Unsupervised Cross-Modal Hashing Based on Feature Fusion

LIANG Tianyou, MENG Min, WU Jigang   

  1. School of Computer, Guangdong University of Technology, Guangzhou 510006, China
  • Received:2022-01-25 Revised:2022-03-16 Published:2022-07-19

摘要: 已有的无监督跨模态哈希(UCMH)方法主要关注构造相似矩阵和约束公共表征空间的结构,忽略了2个重要问题:一是它们为不同模态的数据提取独立的表征用以检索,没有考虑不同模态之间的信息互补;二是预提取特征的结构信息不完全适用于跨模态检索任务,可能会造成一些错误信息的迁移。针对第一个问题,提出一种多模态表征融合结构,通过对不同模态的嵌入特征进行融合,从而有效地综合来自不同模态的信息,提高哈希码的表达能力,同时引入跨模态生成机制,解决检索数据模态缺失的问题;针对第二个问题,提出一种相似矩阵动态调整策略,在训练过程中用学到的模态嵌入自适应地逐步优化相似矩阵,减轻预提取特征对原始数据集的偏见,使其更适应跨模态检索,并有效避免过拟合问题。基于常用数据集Flickr25k和NUS-WIDE进行实验,结果表明,通过该方法构建的模型在Flickr25k数据集上3种哈希位长检索的平均精度均值较DGCPN模型分别提高1.43%、1.82%和1.52%,在NUS-WIDE数据集上分别提高3.72%、3.77%和1.99%,验证了所提方法的有效性。
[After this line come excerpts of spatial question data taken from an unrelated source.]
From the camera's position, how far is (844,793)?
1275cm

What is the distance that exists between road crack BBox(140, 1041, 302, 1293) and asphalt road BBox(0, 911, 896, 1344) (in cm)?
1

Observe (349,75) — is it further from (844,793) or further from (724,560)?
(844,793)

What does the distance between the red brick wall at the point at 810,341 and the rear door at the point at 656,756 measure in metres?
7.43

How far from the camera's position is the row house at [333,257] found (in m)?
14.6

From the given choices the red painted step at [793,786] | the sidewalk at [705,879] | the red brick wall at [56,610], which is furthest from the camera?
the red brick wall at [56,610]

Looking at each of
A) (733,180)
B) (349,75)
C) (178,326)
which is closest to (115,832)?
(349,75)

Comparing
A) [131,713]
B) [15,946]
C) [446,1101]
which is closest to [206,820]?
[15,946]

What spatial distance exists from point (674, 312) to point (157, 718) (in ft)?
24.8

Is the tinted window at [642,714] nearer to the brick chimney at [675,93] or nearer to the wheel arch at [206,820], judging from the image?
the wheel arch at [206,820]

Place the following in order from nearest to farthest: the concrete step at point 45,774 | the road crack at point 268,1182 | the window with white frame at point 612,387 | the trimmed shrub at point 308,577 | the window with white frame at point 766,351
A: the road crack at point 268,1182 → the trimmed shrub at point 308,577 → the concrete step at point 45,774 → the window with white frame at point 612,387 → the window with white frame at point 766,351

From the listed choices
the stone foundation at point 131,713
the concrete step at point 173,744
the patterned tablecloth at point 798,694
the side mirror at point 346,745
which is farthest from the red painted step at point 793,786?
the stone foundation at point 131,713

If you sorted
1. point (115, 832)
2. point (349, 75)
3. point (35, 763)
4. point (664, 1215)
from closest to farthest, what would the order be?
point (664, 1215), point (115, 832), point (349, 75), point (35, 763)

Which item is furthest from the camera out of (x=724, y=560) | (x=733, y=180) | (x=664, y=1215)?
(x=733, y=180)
关键词: 无监督, 跨模态, 检索, 哈希, 深度学习

Abstract: Most of the Unsupervised Cross-Modal Hashing(UCMH) methods focus on the construction of a similarity matrix from the pre-extracted features and the structure control of the common representation space.However, two critical problems need to be addressed.First, the complementarity among different modalities is ignored in most studies.Second, the structural information in the pre-extracted features is partially compatible with the cross-modal retrieval task, which may cause a negative transfer.To address the first problem, this study proposes a multimodal fusion architecture.By fusing the embeddings from different modalities, the information from each modal can be integrated effectively;thus, the expressiveness of the hash codes can be improved.It also proposes a cross-modal generation mechanism to serve as an out-of-sample solution for test query data.For the second problem, this study proposes a dynamic updating strategy of the similarity matrix, which adapts it gradually with the learning embeddings in the training procedure to relieve the Bias in pre-extracted features towards the original dataset and make the similarity matrix suitable for the cross-modal retrieval task.Experiments are conducted on two widely used datasets, Flickr25k and NUS-WIDE.Consequently, the proposed method achieved improvements of 1.43%, 1.82%, and 1.52% in terms of mAP on the Flickr25k dataset with three different hash code lengths, and 3.72%, 3.77%, and 1.99% on NUS-WIDE, which demonstrates the efficacy of the proposed method.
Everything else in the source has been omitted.